Taking to the Streets
Last Friday, Zoe Strauss’s exhibit “Ten Years” opened at the Philadelphia Museum of Art, and like most exhibits, visitors found...
Last Friday, Zoe Strauss’s exhibit “Ten Years” opened at the Philadelphia Museum of Art, and like most exhibits, visitors found a series of prints on the wall. Many of the similarities stopped there, unless you think it’s normal for a museum exhibit to be transformed into a late-night dance party DJed by ?uestlove. But this was not some kind of stunt to make the museum cool. It’s part of Strauss’s compelling ability to create unexpected interactions through her photographs.

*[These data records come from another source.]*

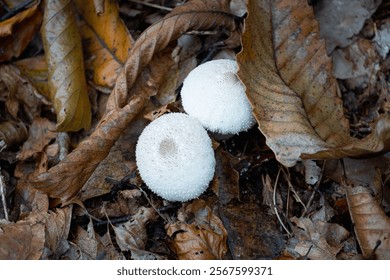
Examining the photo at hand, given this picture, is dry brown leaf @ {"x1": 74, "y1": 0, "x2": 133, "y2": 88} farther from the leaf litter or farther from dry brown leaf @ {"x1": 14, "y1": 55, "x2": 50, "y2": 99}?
dry brown leaf @ {"x1": 14, "y1": 55, "x2": 50, "y2": 99}

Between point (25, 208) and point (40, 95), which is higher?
point (40, 95)

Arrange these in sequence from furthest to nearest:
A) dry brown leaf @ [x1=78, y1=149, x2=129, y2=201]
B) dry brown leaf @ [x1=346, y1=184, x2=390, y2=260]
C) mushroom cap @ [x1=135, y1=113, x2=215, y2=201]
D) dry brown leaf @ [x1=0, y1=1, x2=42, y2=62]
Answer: dry brown leaf @ [x1=0, y1=1, x2=42, y2=62]
dry brown leaf @ [x1=78, y1=149, x2=129, y2=201]
mushroom cap @ [x1=135, y1=113, x2=215, y2=201]
dry brown leaf @ [x1=346, y1=184, x2=390, y2=260]

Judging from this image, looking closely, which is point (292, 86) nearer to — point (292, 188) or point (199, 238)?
point (292, 188)

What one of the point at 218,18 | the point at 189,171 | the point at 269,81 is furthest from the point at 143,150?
the point at 218,18

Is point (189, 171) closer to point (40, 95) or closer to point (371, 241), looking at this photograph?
point (371, 241)

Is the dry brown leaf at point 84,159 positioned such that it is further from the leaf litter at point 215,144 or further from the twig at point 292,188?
the twig at point 292,188

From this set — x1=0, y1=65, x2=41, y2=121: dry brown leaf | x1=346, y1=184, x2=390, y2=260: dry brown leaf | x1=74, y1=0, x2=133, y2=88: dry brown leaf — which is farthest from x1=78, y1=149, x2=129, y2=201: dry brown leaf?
x1=346, y1=184, x2=390, y2=260: dry brown leaf

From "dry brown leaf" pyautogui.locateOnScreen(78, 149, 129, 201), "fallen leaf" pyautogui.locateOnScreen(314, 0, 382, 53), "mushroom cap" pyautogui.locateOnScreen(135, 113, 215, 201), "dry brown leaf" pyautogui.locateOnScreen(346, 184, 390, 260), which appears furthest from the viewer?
"fallen leaf" pyautogui.locateOnScreen(314, 0, 382, 53)
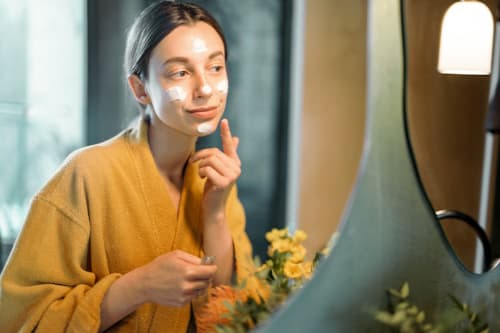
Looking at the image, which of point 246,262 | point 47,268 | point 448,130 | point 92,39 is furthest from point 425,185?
point 92,39

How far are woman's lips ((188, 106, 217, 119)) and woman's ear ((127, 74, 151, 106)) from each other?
5cm

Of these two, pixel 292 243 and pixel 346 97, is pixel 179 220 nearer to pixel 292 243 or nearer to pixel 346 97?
pixel 292 243

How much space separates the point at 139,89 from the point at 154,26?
62 mm

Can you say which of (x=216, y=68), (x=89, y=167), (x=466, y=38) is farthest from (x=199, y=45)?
(x=466, y=38)

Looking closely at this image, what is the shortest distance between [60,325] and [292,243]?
22cm

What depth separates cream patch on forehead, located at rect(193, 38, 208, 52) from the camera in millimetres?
545

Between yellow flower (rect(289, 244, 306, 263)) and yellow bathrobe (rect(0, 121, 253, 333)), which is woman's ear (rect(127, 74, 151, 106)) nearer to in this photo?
yellow bathrobe (rect(0, 121, 253, 333))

“Ten Years” is the culmination of a project entitled “I-95,” in which Strauss photographed the areas around this major highway. In a post on her blog, Strauss wrote that “I-95″ is an epic narrative about the beauty and struggle of everyday life.” Each year, for ten years, she held one-day-only exhibits underneath a section of the highway in South Philadelphia. Keeping with this idea of making photography both accessible and unexpected, she’s exhibiting her photos on around 70 billboards throughout Philadelphia at the same time that her work is on display at the museum.

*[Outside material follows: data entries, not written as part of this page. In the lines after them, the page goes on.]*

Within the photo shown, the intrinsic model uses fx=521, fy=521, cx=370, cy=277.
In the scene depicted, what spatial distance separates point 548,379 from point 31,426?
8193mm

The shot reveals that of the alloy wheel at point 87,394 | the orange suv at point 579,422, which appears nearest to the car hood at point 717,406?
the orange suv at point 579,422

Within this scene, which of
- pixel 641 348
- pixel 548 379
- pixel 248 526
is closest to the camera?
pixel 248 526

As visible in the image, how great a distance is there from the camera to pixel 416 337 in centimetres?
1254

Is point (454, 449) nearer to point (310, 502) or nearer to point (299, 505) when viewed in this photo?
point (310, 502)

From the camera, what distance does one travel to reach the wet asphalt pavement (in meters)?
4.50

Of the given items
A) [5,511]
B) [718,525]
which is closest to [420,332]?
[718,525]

Billboard 50 – “Woman Laughing in Indiana, 1, (2 panel image)” Central Indiana
A moving story in the Philadelphia Weekly reveals the back story behind one of Strauss’s most famous photographs, “Mattress Jump.” One of the boys in this photo, Boo, was killed on the streets of Philadelphia six years after the photo was taken. It took Strauss a number of years to find this out, and when she did, she met Boo’s family, and later decided that “Mattress Jump” should be one of the most prominently displayed photographs of the exhibition.
Taken at face value, these photos could be classified as “social documentary” and left at that, but this would miss the point of what Strauss is doing. She’s not just using photography to “document” her city, although her photographs do have that function as well. It seems like she’s participating in the things around her first, and then using her photos as a way to amplify this participation, or to allow other people to participate in an open-ended way. “Ten Years” is a fascinating body of work that is certainly a must-see for anyone around Philadelphia.